Whereas StaticFrame is perhaps the primary DataFrame library to supply full generic specification and a unified answer for each static kind evaluation and run-time kind validation, different array and DataFrame libraries supply associated utilities.
Neither the Tensor class in PyTorch (2.4.0), nor the Tensor class in TensorFlow (2.17.0) help generic kind or form specification. Whereas each libraries supply a TensorSpec object that can be utilized to carry out run-time kind and form validation, static kind checking with instruments like mypy isn’t supported.

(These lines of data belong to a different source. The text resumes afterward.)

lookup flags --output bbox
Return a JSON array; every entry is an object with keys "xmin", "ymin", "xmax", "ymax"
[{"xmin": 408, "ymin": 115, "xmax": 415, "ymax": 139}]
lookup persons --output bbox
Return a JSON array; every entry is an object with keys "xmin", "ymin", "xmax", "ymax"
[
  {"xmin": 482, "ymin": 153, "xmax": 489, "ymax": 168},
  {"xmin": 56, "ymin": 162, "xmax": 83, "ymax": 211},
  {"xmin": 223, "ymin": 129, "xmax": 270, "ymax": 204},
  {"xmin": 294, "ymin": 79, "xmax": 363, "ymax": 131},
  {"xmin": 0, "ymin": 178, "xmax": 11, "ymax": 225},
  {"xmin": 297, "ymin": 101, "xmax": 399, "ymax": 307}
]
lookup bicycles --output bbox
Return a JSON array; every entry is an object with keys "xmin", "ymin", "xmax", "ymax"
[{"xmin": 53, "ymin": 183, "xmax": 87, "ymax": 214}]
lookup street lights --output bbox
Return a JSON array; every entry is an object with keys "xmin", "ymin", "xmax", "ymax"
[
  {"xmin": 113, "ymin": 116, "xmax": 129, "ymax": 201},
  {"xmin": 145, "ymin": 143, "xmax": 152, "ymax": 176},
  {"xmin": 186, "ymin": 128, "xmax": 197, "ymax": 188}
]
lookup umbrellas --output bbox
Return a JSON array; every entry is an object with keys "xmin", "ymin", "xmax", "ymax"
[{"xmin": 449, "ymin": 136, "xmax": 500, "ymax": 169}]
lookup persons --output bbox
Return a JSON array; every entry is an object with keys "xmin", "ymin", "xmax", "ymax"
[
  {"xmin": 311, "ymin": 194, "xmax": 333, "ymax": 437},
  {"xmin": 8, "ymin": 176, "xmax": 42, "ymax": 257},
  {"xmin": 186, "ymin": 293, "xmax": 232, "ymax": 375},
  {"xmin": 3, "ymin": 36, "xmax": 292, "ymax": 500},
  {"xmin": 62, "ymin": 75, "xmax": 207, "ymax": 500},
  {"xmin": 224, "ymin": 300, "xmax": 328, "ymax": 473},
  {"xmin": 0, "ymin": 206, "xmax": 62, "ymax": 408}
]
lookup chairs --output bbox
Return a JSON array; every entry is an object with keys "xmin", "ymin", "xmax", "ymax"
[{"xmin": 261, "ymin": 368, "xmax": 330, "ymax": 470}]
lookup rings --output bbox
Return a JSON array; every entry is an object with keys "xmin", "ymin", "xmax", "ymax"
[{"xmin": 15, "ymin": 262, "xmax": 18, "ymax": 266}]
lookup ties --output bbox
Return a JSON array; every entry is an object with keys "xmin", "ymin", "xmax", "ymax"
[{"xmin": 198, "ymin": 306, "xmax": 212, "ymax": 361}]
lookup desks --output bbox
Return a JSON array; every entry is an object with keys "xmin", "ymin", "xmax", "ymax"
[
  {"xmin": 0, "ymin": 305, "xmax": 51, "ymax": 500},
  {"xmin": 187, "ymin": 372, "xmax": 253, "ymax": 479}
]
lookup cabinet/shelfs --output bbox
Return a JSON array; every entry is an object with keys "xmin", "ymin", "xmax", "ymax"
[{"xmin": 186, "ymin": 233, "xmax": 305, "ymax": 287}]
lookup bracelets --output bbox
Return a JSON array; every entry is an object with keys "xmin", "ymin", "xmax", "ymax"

As of Pandas 2.2.2, neither the Pandas Sequence nor DataFrame help generic kind specs. Quite a few third-party packages have provided partial options. The pandas-stubs library, for instance, supplies kind annotations for the Pandas API, however doesn’t make the Sequence or DataFrame lessons generic. The Pandera library permits defining DataFrameSchema lessons that can be utilized for run-time validation of Pandas DataFrames. For static-analysis with mypy, Pandera presents various DataFrame and Sequence subclasses that allow generic specification with the identical DataFrameSchema lessons. This strategy doesn’t allow the expressive alternatives of utilizing generic NumPy varieties or the unpack operator for supplying variadic generic expressions.
Python kind annotations could make static evaluation of varieties a useful test of code high quality, discovering errors earlier than code is even executed. Up till not too long ago, an interface may take an array or a DataFrame, however no specification of the kinds contained in these containers was attainable. Now, full specification of part varieties is feasible in NumPy and StaticFrame, allowing extra highly effective static evaluation of varieties.
Offering right kind annotations is an funding. Reusing these annotations for runtime checks supplies the very best of each worlds. StaticFrame’s CallGuard runtime kind checker is specialised to appropriately consider totally specified generic NumPy varieties, in addition to all generic StaticFrame containers.